You know what I hate? That Warner actually buys into that dangerously appealing media narrative, the one that holds everyday women as too simple, too dumb and too frivolous to vote on actual issues; that the moronic soccer moms of America are easily wooed by a show of frailty and exhaustion because that's something they understand. Alternate theories (like that female voters revolted against cable news' delighted and premature announcement of Clinton's political death) be damned, we keep returning to the narrative that allows us to cozy up to familiar and reassuring sex stereotypes. It seems that many of us want to believe women voters were swayed by a show of emotion, instead of by their outrage at the media response to Clinton's slightest show of emotion or, say, actual campaign issues.

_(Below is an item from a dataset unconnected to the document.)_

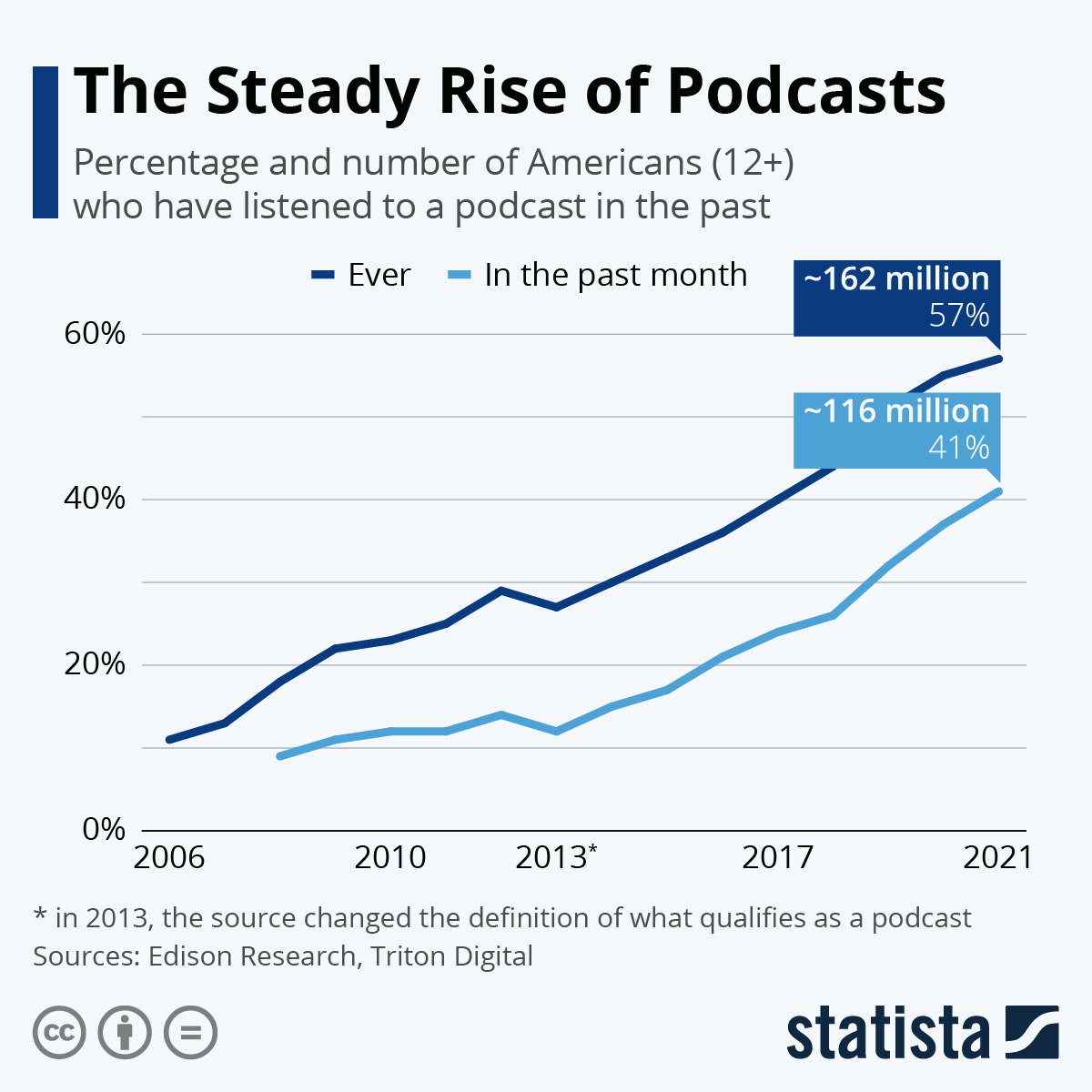 Infographic: The Steady Rise of Podcasts | Statista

The truth is, as Rebecca Traister put it in her recent Salon story, "We'll likely never really know what electoral alchemy landed Hillary Clinton an unexpected victory." But, just as recent history has been rewritten to show Clinton crying her eyes out, the tale of how she secured a New Hampshire win remains equally unhampered by reality. I'm shocked to see Warner so eagerly -- not to mention angrily -- embrace that imagined reality.